Bavarian police powers under scrutiny as Federal Constitutional Court hears challenge
Bavarian police powers face a constitutional test as MPs and civil groups challenge the 2018 law that expanded preventive detention, DNA profiling and other intrusive measures.
The Federal Constitutional Court heard arguments on Tuesday in a high-profile challenge to Bavarian police powers introduced in the 2018 police law, putting sweeping preventive authorities under judicial scrutiny. Plaintiffs include 216 Bundestag members from the FDP, Greens and Left, joined by a coalition of civil society litigants who argue the law allows intrusive action before a concrete threat is established. Defenders, including Bavarian Interior Minister Joachim Herrmann, told the court the changes are necessary to protect the public from terrorism and other serious threats.
Parliamentarians form rare cross-party constitutional challenge
A group of 216 Bundestag deputies from three parties jointly brought a norm-control action against the Bavarian law, an unusually broad parliamentary intervention in a state statute. Their representative, Regensburg law professor Thorsten Kingreen, told the court this alliance signalled the significance of the constitutional questions at stake. The joint suit is notable because it unites factions that seldom act together, underscoring broad political concern about the law’s preventive thresholds.
The parliamentary plaintiffs argue the law’s lowered threshold for intervention—allowing action on a “threatening” danger—undermines individual liberties protected by the Basic Law. They emphasize that the problem is not current enforcement but the scope of what authorities could do in future circumstances. That distinction framed much of the oral argument before the First Senate.
Core provisions of the 2018 reform contested in Karlsruhe
The contested statute gives Bavarian authorities the power to act before a danger materialises, authorising measures such as mail seizure, online searches, and the use of undercover investigators. It also extended preventive custody to a maximum of two months, up from 14 days, and broadened forensic techniques to include advanced DNA analysis that can suggest physical traits. Supporters in the Bavarian parliament framed the measures as necessary responses to evolving threats including terrorism, extremism and cyberattacks.
The law drew large public demonstrations across Bavaria when it passed with a CSU majority, reflecting sustained civic unease about pre-emptive policing. In 2025 the Bavarian Constitutional Court upheld the “threatening danger” concept but imposed interpretive limits on when and how it may be applied, a ruling that now sits alongside the national-level scrutiny in Karlsruhe.
Defence argument: state duty to prevent attacks and protect citizens
Bavaria’s interior minister, Joachim Herrmann, argued at the hearing that the state has a core obligation to secure its population, and that the law provides necessary tools for prevention. He told the court the reform was designed to implement Karlsruhe’s prior rulings and to give police lawful options in the face of complex modern threats. Herrmann warned that strict inaction could leave authorities unable to respond to emerging scenarios that have resulted in loss of life in recent years.

##########

**Work request A:** List the parties whose Bundestag members are plaintiffs in the challenge described in the article on Bavarian police powers.
**Work request B:** According to the article on Bavarian police powers, what is the maximum length of preventive custody under the 2018 law?
**Work request C:** Carry on the article on Bavarian police powers from its final sentence.

**Dataset content:**
##########

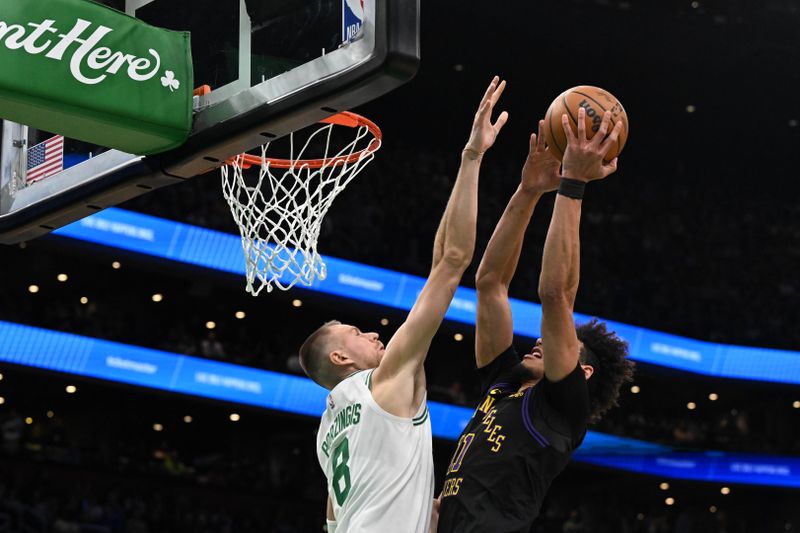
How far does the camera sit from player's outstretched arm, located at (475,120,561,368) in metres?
4.33

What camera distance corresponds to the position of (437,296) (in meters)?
3.80

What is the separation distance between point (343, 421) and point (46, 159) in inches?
64.4

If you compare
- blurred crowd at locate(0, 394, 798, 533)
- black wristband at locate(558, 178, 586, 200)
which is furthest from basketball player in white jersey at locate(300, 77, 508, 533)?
blurred crowd at locate(0, 394, 798, 533)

##########

**Output A:** FDP, Greens, Left

**Output B:** Two months, up from 14 days.

**Output C:**
Government counsel characterised criticisms as political polemic rather than legal defects, and urged the court to preserve legislative discretion to calibrate security measures. They asked judges to allow room for the police to act within constitutionally prescribed safeguards when credible signs of future harm appear.
Plaintiffs highlight risks to fundamental rights and proportionality concerns
Opponents argued the law permits intrusive state action on the basis of abstract or speculative dangers, threatening privacy, freedom of movement and human dignity. Prominent critic Mathias Hong told the court that empowering police to deploy explosives or accept the risk to bystanders in some scenarios crosses a constitutional line. The civil-society complaint also lists a journalist, a physician, football volunteers and defence lawyers among its individual plaintiffs, emphasising the law’s broad reach.
Legal counsel for the plaintiffs invoked prior Karlsruhe jurisprudence that required a “concretised danger” for covert surveillance, arguing the Bavarian threshold falls short of that standard. They pressed the court to delineate clearer boundaries to ensure preventive measures meet proportionality and necessity tests under the Basic Law.
Technical measures and battlefield analogies spark legal debate
Specific provisions drawing skepticism included expanded DNA phenotype analyses and the authorization to use explosive devices in policing operations even when non-involved civilians might be at risk. The court’s rapporteur, Justice Yvonne Ott, questioned how those powers align with constitutional safeguards, particularly regarding the protection of life and human dignity. The exchange underscored the tension between innovative investigative techniques and core civil-rights guarantees.
Another recurring theme was how Karlsruhe’s 2016 BKA ruling—requiring a “concretised danger” for secret surveillance—applies to state-level preventive regimes. The judges must decide whether Bavaria’s “threatening danger” concept satisfies or conflicts with that precedent, a determination that could reshape the constitutional standard for preventive policing across Germany.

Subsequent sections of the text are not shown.